Remember that these awards are voted on prior to the postseason, and therefore only reflect what we knew about players and coaches at the end of the regular season. This year, we had five votes for every single award instead of five for MVP and three for the other awards, which was the setup in 2023.
Most Valuable Player
I am generally of the belief that the MVP is a quarterback award. Quarterbacks are the most valuable players in the game. If we wanted to give it to a player at another position, we would need to call this award something else or the Associated Press would need to give us specific guidance that we should consider a player’s value compared to the average at his position.
My All-Pro Ballot article included a long discussion of why I voted for Lamar Jackson over Josh Allen as my first-team All-Pro quarterback. The short version is that while many advanced stats had the two players neck and neck, DVOA and DYAR had Jackson with a clearly more valuable season.
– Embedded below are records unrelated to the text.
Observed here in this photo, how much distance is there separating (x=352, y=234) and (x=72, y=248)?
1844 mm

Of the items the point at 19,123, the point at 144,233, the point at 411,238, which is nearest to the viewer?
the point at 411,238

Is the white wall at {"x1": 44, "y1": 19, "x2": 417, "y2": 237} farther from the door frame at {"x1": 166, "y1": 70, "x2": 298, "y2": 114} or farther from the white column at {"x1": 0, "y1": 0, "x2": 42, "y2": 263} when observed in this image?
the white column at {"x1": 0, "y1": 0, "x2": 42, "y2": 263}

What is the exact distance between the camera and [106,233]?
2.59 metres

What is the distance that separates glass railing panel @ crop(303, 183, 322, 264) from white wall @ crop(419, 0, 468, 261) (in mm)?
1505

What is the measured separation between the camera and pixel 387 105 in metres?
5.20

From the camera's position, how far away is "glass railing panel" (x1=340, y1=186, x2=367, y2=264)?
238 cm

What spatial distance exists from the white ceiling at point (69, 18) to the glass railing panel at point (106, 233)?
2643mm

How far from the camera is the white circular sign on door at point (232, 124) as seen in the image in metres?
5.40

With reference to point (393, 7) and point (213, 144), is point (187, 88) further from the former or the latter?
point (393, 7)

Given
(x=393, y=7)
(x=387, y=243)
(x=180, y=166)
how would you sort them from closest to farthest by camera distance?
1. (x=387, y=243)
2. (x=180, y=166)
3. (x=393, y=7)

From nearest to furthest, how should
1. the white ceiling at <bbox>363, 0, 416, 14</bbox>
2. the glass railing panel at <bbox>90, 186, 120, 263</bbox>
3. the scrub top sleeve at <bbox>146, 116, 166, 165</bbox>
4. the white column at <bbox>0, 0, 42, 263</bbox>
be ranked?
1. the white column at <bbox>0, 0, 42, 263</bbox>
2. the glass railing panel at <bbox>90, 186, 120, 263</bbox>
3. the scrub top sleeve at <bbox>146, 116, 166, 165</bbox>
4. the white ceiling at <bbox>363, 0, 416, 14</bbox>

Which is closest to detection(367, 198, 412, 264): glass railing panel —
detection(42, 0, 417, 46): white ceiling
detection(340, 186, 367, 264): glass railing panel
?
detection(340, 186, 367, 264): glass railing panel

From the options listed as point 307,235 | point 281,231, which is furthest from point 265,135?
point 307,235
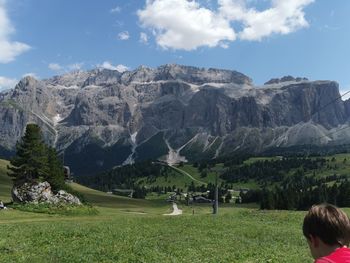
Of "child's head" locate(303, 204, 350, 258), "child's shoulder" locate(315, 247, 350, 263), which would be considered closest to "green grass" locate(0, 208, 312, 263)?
"child's head" locate(303, 204, 350, 258)

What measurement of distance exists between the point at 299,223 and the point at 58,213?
1600 inches

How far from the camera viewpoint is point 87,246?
3023 cm

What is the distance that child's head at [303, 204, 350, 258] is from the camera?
22.2 ft

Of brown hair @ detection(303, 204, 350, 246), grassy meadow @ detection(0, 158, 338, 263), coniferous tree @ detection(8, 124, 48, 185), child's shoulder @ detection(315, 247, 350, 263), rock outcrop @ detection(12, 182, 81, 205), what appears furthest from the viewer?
coniferous tree @ detection(8, 124, 48, 185)

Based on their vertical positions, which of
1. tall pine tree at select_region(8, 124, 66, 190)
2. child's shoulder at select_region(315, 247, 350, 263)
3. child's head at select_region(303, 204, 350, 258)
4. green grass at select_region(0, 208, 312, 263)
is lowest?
green grass at select_region(0, 208, 312, 263)

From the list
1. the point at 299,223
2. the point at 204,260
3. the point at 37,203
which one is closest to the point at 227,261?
the point at 204,260

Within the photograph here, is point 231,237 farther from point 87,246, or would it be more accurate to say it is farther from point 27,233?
point 27,233

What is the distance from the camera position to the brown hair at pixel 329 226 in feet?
22.2

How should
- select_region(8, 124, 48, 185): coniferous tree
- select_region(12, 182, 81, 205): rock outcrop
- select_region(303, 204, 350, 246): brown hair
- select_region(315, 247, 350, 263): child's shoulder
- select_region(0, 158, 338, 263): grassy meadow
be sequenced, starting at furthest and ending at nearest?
select_region(8, 124, 48, 185): coniferous tree, select_region(12, 182, 81, 205): rock outcrop, select_region(0, 158, 338, 263): grassy meadow, select_region(303, 204, 350, 246): brown hair, select_region(315, 247, 350, 263): child's shoulder

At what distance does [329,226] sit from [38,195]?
269ft

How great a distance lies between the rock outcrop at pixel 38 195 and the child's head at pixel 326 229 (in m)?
80.1

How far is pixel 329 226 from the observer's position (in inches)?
266

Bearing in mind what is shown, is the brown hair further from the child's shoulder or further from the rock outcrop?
the rock outcrop

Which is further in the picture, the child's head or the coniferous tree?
the coniferous tree
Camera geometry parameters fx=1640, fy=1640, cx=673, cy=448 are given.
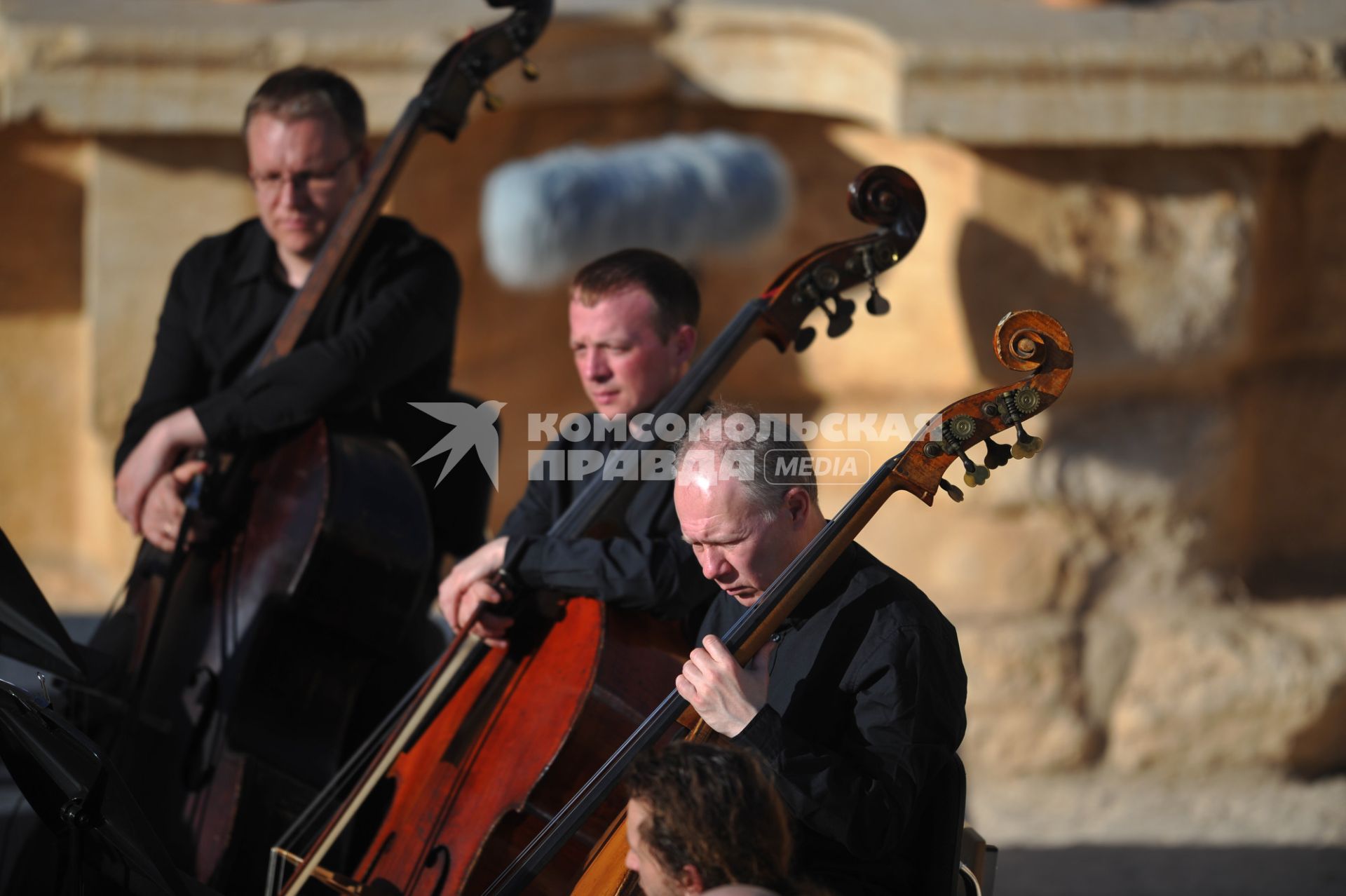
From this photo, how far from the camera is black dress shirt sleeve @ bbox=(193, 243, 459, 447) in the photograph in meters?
2.54

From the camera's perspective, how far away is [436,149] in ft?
13.9

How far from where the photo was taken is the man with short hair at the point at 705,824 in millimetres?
1498

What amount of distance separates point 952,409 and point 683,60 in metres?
2.85

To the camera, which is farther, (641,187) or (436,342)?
(641,187)

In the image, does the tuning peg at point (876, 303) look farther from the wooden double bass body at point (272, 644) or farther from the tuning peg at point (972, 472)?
the wooden double bass body at point (272, 644)

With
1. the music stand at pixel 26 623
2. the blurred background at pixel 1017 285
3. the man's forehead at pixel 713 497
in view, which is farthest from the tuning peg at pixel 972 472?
the blurred background at pixel 1017 285

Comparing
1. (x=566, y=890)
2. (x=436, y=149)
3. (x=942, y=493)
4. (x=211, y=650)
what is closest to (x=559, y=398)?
(x=436, y=149)

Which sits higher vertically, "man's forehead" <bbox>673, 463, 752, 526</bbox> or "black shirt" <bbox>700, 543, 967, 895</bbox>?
"man's forehead" <bbox>673, 463, 752, 526</bbox>

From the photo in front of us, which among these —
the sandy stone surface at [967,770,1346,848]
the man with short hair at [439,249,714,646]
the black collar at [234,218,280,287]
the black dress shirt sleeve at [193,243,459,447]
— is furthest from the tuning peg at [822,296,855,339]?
the sandy stone surface at [967,770,1346,848]

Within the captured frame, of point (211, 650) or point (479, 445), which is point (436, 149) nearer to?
point (479, 445)

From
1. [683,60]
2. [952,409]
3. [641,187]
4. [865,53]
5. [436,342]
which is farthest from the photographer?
[683,60]

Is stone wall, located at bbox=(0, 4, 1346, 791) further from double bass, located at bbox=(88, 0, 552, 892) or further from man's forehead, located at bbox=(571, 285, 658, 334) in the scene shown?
man's forehead, located at bbox=(571, 285, 658, 334)

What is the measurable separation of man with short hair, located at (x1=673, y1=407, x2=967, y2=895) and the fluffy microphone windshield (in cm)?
182

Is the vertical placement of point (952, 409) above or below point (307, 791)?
above
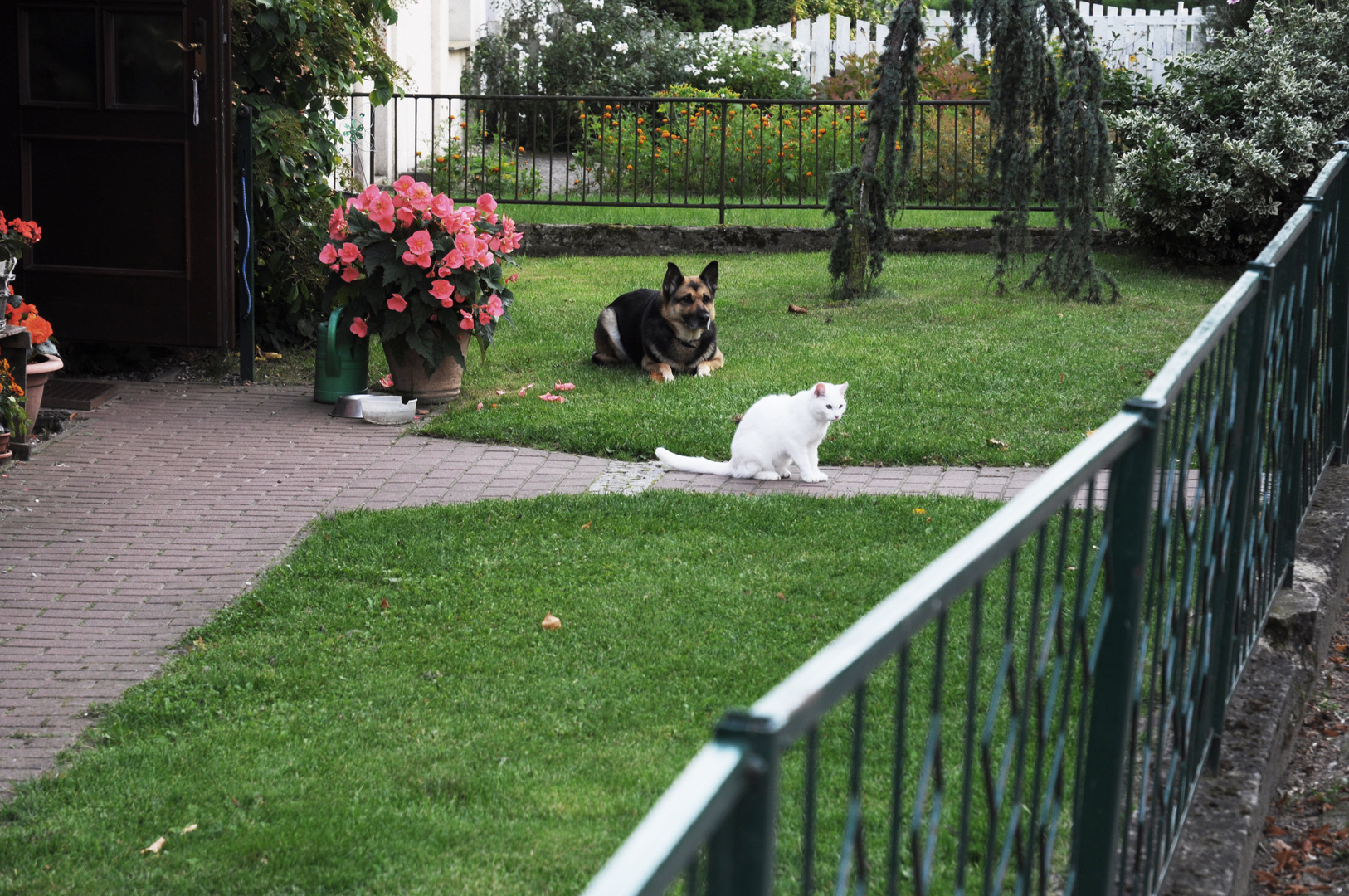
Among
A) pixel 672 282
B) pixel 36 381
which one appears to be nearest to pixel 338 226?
pixel 36 381

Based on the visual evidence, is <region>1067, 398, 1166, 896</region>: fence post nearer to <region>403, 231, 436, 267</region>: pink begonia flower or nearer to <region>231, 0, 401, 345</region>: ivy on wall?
<region>403, 231, 436, 267</region>: pink begonia flower

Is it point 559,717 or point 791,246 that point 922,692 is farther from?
point 791,246

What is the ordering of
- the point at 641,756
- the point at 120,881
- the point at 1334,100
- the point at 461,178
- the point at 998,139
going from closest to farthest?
1. the point at 120,881
2. the point at 641,756
3. the point at 998,139
4. the point at 1334,100
5. the point at 461,178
I’m open to arguments that Jackson has better teammates and therefore Allen has to do more to carry his team, but I don’t know how valid they are. Yes, I’m about to vote for Derrick Henry for Offensive Player of the Year (spoiler alert) but James Cook is also very good. The Ravens probably have better receivers than the Bills, but they don’t really have great receivers or a deep receiver room. The Ravens and Bills were third and fourth, respectively, in ESPN’s pass block win rate, so that doesn’t seem like a big difference between the teams. Maybe the difference in teammates makes up a small gap in DYAR, but this was a much larger gap.
Joe Burrow had great volume stats but wasn’t as efficient on a play-by-play basis as Jackson and Allen. I added Patrick Mahomes to my ballot because of his effect on Win Probability Added. Usually, I don’t consider WPA in judging players because it’s so dependent on what your defense does or whether your own failures have kept the game close, but Mahomes just did some crazy things in that whole Chiefs streak of one-possession victories. I went with Jared Goff over Jayden Daniels for the last spot because Goff finished second in passing DYAR, although obviously he gets a lot of help from his scheme and teammates.
Offensive Player of the Year
Oh boy. I had a really hard time with this one. There were a lot of directions I could go here. You had the running backs with awesome seasons. You had Ja’Marr Chase winning the receiving triple crown. You had George Kittle with the second-best season since 1978 in tight end DYAR. I could have snuck Justin Jefferson or an offensive lineman onto my list too.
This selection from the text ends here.